Geef aan in hoeveel regels van de records het woord "door" staat. Noem alleen het aantal.

■ Records uit een gegevensverzameling:
----------------------------------------

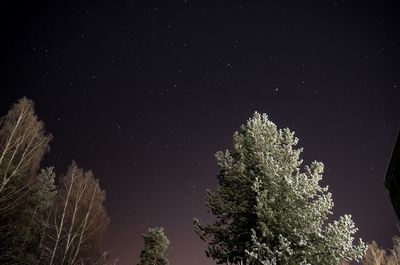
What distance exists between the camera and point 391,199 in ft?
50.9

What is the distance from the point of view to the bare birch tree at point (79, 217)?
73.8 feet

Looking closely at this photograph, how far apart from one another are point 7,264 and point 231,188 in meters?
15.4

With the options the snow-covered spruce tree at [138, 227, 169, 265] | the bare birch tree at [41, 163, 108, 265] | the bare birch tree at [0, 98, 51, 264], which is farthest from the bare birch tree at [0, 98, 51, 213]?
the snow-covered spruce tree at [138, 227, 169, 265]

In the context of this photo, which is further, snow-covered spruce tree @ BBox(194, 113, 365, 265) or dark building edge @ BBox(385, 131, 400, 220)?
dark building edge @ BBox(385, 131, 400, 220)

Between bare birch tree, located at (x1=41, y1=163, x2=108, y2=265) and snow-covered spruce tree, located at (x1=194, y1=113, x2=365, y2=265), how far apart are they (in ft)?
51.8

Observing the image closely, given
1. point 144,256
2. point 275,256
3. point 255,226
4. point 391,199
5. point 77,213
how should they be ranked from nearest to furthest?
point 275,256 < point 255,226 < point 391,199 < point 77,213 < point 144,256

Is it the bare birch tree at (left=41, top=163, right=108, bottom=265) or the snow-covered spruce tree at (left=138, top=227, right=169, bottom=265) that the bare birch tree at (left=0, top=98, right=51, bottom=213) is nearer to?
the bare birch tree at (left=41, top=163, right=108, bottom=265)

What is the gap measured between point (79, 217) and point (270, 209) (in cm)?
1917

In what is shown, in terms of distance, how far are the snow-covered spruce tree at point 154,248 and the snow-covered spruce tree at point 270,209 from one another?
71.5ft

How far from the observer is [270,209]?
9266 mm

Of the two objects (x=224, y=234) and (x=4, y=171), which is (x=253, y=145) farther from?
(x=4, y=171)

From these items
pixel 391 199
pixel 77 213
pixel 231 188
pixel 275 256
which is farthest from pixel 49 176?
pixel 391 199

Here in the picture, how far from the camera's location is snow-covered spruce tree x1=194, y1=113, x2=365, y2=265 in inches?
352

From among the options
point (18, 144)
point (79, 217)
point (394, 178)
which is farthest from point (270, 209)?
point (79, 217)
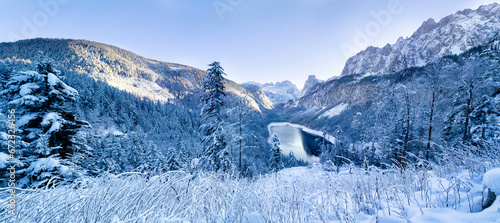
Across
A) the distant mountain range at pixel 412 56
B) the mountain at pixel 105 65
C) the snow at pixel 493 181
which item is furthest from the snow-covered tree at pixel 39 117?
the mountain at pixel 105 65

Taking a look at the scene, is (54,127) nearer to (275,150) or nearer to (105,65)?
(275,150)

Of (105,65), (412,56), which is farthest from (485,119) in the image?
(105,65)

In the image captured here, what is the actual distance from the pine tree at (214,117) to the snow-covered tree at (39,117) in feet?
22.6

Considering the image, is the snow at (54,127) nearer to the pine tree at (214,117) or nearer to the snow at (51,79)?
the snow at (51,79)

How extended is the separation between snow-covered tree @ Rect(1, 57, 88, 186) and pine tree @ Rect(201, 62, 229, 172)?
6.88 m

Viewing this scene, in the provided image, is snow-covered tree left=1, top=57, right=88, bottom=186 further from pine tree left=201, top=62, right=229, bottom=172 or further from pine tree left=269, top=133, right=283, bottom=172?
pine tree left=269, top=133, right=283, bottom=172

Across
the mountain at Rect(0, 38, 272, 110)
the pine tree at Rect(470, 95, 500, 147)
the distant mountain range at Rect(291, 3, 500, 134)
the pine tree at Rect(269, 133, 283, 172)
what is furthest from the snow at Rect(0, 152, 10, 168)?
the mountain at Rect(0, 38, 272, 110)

----------------------------------------

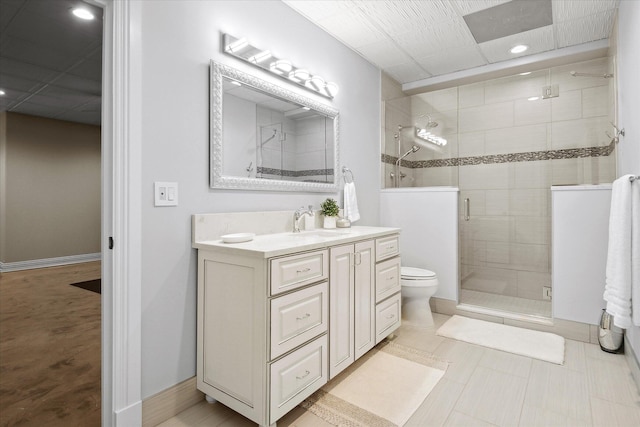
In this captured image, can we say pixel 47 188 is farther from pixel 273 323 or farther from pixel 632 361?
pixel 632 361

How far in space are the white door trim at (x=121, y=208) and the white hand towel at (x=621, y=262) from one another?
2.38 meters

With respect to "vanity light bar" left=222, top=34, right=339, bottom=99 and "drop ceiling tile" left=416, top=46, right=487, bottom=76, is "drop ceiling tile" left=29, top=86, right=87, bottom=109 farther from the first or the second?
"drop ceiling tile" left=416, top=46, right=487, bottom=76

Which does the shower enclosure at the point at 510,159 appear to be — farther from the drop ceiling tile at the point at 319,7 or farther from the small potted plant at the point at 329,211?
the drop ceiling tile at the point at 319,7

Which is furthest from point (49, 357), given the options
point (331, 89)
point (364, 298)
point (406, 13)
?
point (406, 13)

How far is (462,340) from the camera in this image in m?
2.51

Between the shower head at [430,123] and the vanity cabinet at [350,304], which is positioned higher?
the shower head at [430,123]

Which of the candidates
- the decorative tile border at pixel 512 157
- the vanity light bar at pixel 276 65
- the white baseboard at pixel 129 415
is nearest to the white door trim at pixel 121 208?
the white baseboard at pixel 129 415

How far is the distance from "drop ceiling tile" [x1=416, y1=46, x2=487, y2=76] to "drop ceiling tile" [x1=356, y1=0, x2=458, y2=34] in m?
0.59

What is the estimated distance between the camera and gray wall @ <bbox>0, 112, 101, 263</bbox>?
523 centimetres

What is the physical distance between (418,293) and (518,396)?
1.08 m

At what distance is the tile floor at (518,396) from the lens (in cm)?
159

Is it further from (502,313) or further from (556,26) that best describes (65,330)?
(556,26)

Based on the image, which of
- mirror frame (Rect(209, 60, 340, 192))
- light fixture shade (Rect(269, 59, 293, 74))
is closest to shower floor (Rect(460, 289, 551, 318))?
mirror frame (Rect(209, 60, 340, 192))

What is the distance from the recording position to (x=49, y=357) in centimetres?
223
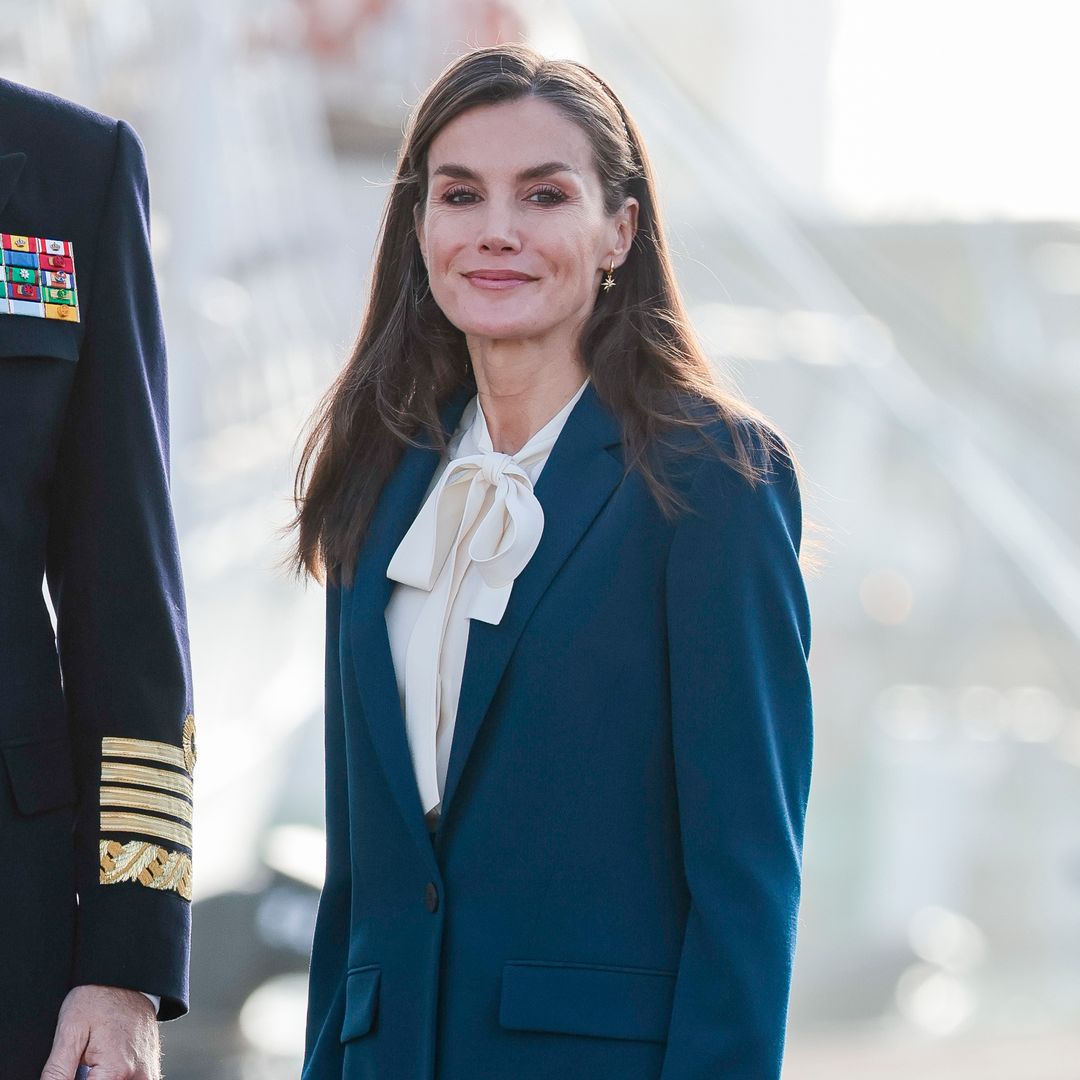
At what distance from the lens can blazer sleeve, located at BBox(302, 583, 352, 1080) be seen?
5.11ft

----------------------------------------

■ UITVOER VAN TAAK: 2